• [WRITTEN PROBLEM]: Set out everything from the line containing "What distance from the camera is the" down to the end of the rows as a Markdown table with the columns Number and Line, one line per table row and blank lines left out.

▼

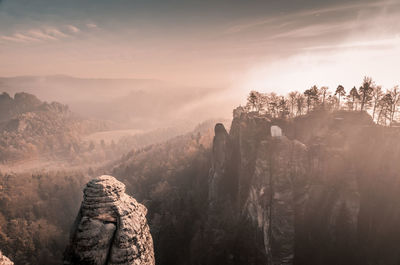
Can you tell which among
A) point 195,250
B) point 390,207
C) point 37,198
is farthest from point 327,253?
point 37,198

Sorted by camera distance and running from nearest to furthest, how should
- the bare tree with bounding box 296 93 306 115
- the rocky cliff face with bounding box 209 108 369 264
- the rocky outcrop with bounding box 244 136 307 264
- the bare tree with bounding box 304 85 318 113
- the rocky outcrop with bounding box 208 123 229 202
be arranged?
the rocky outcrop with bounding box 244 136 307 264, the rocky cliff face with bounding box 209 108 369 264, the bare tree with bounding box 304 85 318 113, the rocky outcrop with bounding box 208 123 229 202, the bare tree with bounding box 296 93 306 115

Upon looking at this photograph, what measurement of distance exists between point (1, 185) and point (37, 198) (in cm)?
2569

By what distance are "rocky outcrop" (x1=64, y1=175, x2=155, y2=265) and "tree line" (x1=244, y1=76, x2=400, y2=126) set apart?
51901 mm

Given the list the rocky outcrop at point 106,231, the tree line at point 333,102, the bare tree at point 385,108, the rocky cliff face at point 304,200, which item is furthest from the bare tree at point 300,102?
the rocky outcrop at point 106,231

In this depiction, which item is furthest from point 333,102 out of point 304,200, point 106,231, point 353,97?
point 106,231

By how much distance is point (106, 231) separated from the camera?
1362 centimetres

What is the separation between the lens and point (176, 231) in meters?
65.4

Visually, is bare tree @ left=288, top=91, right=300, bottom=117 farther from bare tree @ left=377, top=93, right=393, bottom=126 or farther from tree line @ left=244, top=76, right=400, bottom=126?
bare tree @ left=377, top=93, right=393, bottom=126

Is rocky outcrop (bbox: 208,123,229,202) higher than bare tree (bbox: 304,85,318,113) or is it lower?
lower

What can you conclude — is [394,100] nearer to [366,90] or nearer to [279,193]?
[366,90]

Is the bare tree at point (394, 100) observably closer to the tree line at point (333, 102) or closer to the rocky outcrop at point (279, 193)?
Result: the tree line at point (333, 102)

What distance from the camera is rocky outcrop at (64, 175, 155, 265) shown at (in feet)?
43.6

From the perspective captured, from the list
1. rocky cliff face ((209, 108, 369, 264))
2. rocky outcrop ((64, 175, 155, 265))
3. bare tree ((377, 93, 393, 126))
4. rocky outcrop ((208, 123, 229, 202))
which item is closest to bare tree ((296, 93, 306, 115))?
rocky cliff face ((209, 108, 369, 264))

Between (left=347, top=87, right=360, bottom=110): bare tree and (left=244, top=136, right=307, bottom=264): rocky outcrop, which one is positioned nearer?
(left=244, top=136, right=307, bottom=264): rocky outcrop
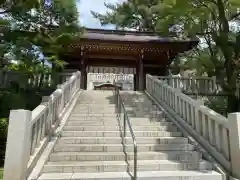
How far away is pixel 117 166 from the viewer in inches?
183

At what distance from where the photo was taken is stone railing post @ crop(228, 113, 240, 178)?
171 inches

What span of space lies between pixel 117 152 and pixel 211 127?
7.58 feet

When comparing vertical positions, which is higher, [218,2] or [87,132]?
[218,2]

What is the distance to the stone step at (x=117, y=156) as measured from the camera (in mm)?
4957

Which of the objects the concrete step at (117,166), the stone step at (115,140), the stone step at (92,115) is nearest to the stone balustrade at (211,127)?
the concrete step at (117,166)

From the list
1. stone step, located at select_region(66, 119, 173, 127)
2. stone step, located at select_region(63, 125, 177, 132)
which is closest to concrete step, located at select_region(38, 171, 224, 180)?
stone step, located at select_region(63, 125, 177, 132)

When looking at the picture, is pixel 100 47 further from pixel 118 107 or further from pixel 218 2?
pixel 218 2

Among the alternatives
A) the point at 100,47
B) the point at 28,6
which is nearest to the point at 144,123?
the point at 28,6

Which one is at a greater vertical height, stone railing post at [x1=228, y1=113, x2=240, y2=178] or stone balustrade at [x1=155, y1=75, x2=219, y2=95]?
stone balustrade at [x1=155, y1=75, x2=219, y2=95]

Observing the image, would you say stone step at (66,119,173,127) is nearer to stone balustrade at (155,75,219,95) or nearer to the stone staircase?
the stone staircase

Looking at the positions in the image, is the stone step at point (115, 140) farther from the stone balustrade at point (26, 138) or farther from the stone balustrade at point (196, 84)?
the stone balustrade at point (196, 84)

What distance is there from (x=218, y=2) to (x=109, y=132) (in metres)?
5.70

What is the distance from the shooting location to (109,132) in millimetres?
6008

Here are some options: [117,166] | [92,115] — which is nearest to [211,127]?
[117,166]
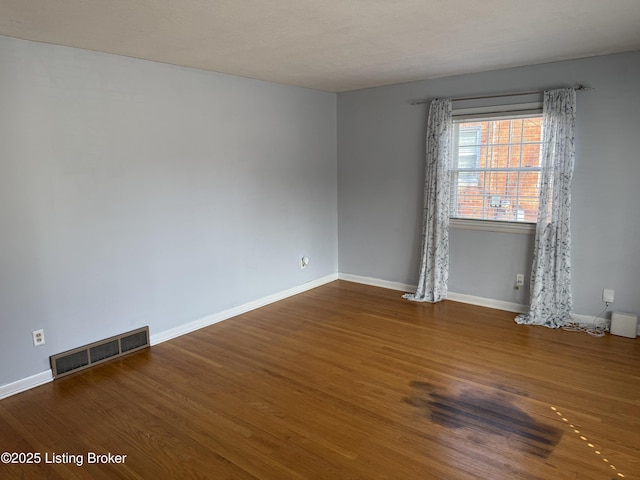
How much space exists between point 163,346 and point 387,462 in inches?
91.5

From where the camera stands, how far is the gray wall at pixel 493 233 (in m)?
3.86

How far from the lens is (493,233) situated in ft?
15.2

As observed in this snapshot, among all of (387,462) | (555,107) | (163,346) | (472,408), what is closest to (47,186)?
(163,346)

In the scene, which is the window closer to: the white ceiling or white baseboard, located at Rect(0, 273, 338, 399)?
the white ceiling

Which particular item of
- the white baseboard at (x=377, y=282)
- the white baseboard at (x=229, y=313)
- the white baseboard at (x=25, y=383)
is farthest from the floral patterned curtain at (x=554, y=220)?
the white baseboard at (x=25, y=383)

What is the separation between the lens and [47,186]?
3.11 meters

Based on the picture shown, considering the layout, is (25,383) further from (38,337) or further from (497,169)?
(497,169)

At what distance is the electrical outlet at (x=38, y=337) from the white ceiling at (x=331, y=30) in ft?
6.62

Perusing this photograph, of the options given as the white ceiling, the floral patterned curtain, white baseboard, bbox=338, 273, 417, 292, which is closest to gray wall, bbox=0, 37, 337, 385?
the white ceiling

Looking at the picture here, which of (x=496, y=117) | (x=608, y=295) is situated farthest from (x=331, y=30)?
(x=608, y=295)

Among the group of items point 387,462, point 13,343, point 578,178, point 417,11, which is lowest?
point 387,462

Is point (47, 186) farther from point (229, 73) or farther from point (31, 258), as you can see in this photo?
point (229, 73)

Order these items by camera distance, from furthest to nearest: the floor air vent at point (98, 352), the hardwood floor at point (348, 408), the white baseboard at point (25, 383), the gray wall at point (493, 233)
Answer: the gray wall at point (493, 233)
the floor air vent at point (98, 352)
the white baseboard at point (25, 383)
the hardwood floor at point (348, 408)

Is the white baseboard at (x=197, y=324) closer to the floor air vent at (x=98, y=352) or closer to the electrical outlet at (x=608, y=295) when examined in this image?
the floor air vent at (x=98, y=352)
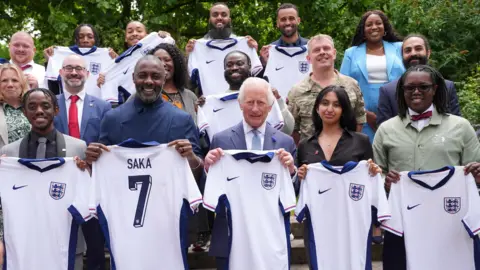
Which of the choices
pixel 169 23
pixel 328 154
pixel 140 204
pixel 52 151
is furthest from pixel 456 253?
pixel 169 23

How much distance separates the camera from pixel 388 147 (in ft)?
22.2

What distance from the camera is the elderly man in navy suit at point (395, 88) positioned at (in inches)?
300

▲

• [TASK SOLUTION]:
| Number | Line |
|---|---|
| 1 | What distance from the camera is the elderly man in navy suit at point (395, 88) positioned at (in inches)? |
| 2 | 300 |